Many of you have asked what I’m learning as I attend classes at the Missional Training Center. Throughout my third year in the program I’ll be posting blogs with a few sound bites from class with a brief thought or two. If something intrigues you, shoot me an e-mail (firstname.lastname@example.org) and let’s go grab happy hour or a coffee so we can chat.
MTC Sound Bites from 9-6-16
The focus of this lecture was on introducing CS 321: Understanding Our Missional Context- The Spirits of our Age: Postmodernity, Globalization and Consumerism.
Here are some quotes that were meaningful to me:
Consumerism includes experiences and the pursuit of pleasure.
It’s helpful, especially when interacting with millennials, to realize that the accumulation of goods and stocking money away in a retirement account isn’t the only way consumerism works.

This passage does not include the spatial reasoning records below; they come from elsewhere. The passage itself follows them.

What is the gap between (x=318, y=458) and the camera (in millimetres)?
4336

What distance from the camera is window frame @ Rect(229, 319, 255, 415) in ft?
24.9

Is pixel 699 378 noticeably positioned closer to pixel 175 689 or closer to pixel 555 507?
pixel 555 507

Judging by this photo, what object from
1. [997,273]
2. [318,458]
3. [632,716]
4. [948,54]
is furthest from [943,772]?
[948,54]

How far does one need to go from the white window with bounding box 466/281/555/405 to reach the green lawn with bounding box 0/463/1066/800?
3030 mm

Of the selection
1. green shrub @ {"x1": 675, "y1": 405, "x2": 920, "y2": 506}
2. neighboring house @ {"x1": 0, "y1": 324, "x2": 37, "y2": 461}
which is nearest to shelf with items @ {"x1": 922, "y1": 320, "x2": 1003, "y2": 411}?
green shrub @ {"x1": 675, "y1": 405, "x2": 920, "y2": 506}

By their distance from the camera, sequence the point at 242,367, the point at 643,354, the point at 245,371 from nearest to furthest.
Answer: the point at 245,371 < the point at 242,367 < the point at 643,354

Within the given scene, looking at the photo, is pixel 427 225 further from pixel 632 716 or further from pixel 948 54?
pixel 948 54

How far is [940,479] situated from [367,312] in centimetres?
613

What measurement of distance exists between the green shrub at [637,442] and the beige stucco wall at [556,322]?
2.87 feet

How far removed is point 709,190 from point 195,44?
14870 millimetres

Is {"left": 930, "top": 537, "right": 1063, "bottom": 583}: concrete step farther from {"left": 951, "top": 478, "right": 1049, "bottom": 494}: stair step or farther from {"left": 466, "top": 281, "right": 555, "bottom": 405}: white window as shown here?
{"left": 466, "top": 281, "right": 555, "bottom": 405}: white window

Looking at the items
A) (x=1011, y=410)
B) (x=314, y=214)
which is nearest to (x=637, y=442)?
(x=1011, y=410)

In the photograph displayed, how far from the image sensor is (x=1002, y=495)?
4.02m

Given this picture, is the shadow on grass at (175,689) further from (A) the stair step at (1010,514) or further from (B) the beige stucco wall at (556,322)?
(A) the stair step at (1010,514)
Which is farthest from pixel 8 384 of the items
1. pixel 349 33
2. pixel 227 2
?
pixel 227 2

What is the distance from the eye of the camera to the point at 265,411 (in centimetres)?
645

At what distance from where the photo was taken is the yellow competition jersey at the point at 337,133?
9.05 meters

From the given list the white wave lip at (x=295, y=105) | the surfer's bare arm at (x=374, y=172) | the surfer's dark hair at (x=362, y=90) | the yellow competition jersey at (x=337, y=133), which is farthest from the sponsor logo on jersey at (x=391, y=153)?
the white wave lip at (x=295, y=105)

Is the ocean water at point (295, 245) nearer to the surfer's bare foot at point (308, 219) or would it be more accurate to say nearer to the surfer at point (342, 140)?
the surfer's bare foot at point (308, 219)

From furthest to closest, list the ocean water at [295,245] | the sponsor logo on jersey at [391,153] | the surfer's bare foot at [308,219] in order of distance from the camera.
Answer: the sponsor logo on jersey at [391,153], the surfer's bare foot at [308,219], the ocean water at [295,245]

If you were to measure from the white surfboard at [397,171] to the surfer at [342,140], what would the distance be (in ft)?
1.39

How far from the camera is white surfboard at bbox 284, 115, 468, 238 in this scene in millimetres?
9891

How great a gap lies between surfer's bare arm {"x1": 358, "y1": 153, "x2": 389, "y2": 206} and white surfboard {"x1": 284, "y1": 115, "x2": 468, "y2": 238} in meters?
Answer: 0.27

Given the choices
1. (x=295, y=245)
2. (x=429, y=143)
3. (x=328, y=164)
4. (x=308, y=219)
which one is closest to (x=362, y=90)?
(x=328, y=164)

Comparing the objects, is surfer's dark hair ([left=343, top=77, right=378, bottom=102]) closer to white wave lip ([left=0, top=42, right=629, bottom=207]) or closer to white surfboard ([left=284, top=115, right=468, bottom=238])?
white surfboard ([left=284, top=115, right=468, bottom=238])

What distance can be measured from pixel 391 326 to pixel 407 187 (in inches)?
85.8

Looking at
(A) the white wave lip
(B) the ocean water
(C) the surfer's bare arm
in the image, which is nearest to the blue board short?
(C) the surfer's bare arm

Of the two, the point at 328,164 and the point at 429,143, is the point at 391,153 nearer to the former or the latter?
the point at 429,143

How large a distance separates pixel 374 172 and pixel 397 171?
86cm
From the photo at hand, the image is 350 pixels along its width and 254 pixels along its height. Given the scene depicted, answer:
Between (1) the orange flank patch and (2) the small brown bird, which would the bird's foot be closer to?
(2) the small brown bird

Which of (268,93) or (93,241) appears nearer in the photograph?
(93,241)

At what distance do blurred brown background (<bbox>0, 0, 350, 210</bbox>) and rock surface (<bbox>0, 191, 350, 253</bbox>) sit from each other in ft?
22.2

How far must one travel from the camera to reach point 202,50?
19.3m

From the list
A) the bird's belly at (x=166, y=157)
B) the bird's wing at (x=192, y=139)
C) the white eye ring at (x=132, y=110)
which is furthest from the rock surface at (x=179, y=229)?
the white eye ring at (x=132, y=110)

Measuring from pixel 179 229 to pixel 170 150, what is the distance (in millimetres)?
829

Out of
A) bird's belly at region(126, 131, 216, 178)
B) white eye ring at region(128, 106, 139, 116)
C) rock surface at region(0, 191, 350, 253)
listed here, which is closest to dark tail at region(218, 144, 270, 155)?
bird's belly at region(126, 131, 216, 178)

Many in my generation want to travel the world, want flexible jobs and don’t mind ‘having less’ as long as they can cash in on experiences.
Postmodernity- pluralism, relativism, tolerance, skepticism, a spirit of protest
This was a helpful run of words to unpack and expand what exactly ‘centers’ a group that often wants to make nothing center.
Idols always have insights.
At Chrio we talk about idolatry in terms of ‘getting our loves out of order’ (see our teaching series from the Summer of 2015 called Disordered Love). One outworking of idolatry is taking a good thing and making it ultimate. What you can’t forget is that idols, often, still have value and they tell us something about how culture and individuals within it work.
How do we expose people to the nature of our society (postmodernism, consumerism etc.)?
Great question by one of my classmates, Sean Myers, from Redemption Church, Peoria that sparked a conversation in class.
One of Mike Goheen’s responses was from Walter Brueggemann:
Preaching is always a staging of two narratives.
Brueggemann means that good preaching will pit two narratives against one another: the gospel narrative (i.e. The True Story of the World) against a false narratives.